◆ **Extract**
* start *
Everything comes and goes, marked by lovers and styles of clothes

Here I am, basking in the rays of my flatscreen monitor in the wee hours as I occasionally am, insomnia victim once again. When I was up at five a.m. a week ago, though, it wasn't due to insomnia -- it was because my lover was in town for seven hours. He'd called me a few weeks before and arranged a layover on a London-->San Francisco flight. I was to pick him up at JFK at midnight and drop him back off at seven ack emma. I worried over the course of those weeks that the visit would leave me upset, that it would seem tantalizing but not satisfying. I was deliriously happy to discover myself wrong. I've developed quite a taste for the ephemeral over the last several years, and this turned out to be the ultimate proof of that.

I've always been an impatient person. There's a photo of me at five years old, pouting because I'm in my party dress, but there is NO PARTY YET. When things finally do happen, I've often hung on to them hard, not wanting to let go -- I can't count the number of restaurants and parties I've closed down. Looking at all that from my current vantage, though, I can see that they're two sides of the same coin, and are both just me wishing I could control the flow of time.

Learning to garden eight or ten years ago started to change that. I got the hang of seasons; realized that winter wasn't simply a blank spot in the calendar for plants, but instead a vital, necessary downtime. I learned that although my beloved daffodils don't last all that long, they really will come back next year. It seemed intolerable at first, that some of the flowers I love most should bloom for such a brief period of time. But now I cherish the first sight of their buds, watch over their transition into flower, and clip the faded blossoms when they're blown so the bulbs will stay strong and store their energy for next year's growth.

Last winter, in February of 2005, Christo put up hundreds of orange gates in Central Park. I'd first heard about Christo many years before, and always said of him in my head, "Isn't He That Guy With the Islands and the Pink Stuff?". When I read about the Gates for the first time, I didn't really understand what the plan was; I didn't hate it, but I also didn't think on it very hard. He was just That Guy. But then the summer before the project went up I read an extended piece in the New Yorker and I GOT IT. There were conceptual drawings of the Gates, and I read what he and others had to say about the project, and I could see it, and I was very, very excited. In the fall the Met hosted a special exhibit on the Gates, with lots of the conceptual drawings as well as examples of the supports and the fabric for the gates themselves. I squee'd around the whole exhibit, vibrating and bouncing. As the date for the opening grew closer, though, I got nervous. I really didn't believe that the gates, in situ, could be as splendid as I'd imagined they would be.
* end *
◆ **Given information**
* start *
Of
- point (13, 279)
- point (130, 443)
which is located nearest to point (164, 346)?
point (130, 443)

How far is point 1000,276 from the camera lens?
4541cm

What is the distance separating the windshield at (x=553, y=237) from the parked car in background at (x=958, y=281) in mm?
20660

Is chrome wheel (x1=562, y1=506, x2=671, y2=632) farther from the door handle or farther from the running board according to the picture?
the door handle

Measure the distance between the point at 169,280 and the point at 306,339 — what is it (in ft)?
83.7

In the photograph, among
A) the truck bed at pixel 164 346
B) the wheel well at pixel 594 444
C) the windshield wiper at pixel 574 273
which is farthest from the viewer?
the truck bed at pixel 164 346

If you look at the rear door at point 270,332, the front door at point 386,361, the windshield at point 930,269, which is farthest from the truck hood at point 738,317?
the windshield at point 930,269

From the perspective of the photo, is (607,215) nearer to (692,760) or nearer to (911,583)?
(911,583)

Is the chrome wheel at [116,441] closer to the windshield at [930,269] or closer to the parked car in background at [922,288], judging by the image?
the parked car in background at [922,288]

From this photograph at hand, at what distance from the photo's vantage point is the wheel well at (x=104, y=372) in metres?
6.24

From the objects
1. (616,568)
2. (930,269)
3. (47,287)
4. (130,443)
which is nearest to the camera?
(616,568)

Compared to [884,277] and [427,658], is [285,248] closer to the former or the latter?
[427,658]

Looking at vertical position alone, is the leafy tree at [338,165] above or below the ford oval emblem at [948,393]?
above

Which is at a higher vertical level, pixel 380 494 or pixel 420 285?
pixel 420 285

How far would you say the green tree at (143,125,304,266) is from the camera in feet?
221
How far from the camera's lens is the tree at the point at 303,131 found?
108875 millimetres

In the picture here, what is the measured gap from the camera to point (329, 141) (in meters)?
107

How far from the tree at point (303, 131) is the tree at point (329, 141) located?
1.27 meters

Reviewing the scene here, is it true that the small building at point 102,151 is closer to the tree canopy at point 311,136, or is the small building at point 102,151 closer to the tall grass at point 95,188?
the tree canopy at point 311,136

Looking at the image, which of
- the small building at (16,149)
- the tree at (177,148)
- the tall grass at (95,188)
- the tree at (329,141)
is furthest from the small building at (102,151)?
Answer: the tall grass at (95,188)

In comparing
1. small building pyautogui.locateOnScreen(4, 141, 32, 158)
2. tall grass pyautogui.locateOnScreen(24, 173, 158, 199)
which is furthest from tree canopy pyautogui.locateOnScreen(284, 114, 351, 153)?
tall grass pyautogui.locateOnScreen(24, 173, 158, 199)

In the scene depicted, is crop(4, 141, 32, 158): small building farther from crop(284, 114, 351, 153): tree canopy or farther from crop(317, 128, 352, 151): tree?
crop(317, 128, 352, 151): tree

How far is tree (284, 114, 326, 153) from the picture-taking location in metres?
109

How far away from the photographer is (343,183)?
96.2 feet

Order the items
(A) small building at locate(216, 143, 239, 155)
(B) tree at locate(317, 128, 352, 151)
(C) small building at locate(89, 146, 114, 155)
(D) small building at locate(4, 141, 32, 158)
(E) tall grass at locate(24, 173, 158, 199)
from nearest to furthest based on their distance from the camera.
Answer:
* end *
◆ **Given exercise**
Can you rewrite the part of the essay between "Learning to garden" and "next year's growth.", inclusive, putting "tulips" in place of "daffodils"? The records were drawn from a source separate from the essay.

◆ **Task response**
Learning to garden eight or ten years ago started to change that. I got the hang of seasons; realized that winter wasn't simply a blank spot in the calendar for plants, but instead a vital, necessary downtime. I learned that although my beloved tulips don't last all that long, they really will come back next year. It seemed intolerable at first, that some of the flowers I love most should bloom for such a brief period of time. But now I cherish the first sight of their buds, watch over their transition into flower, and clip the faded blossoms when they're blown so the bulbs will stay strong and store their energy for next year's growth.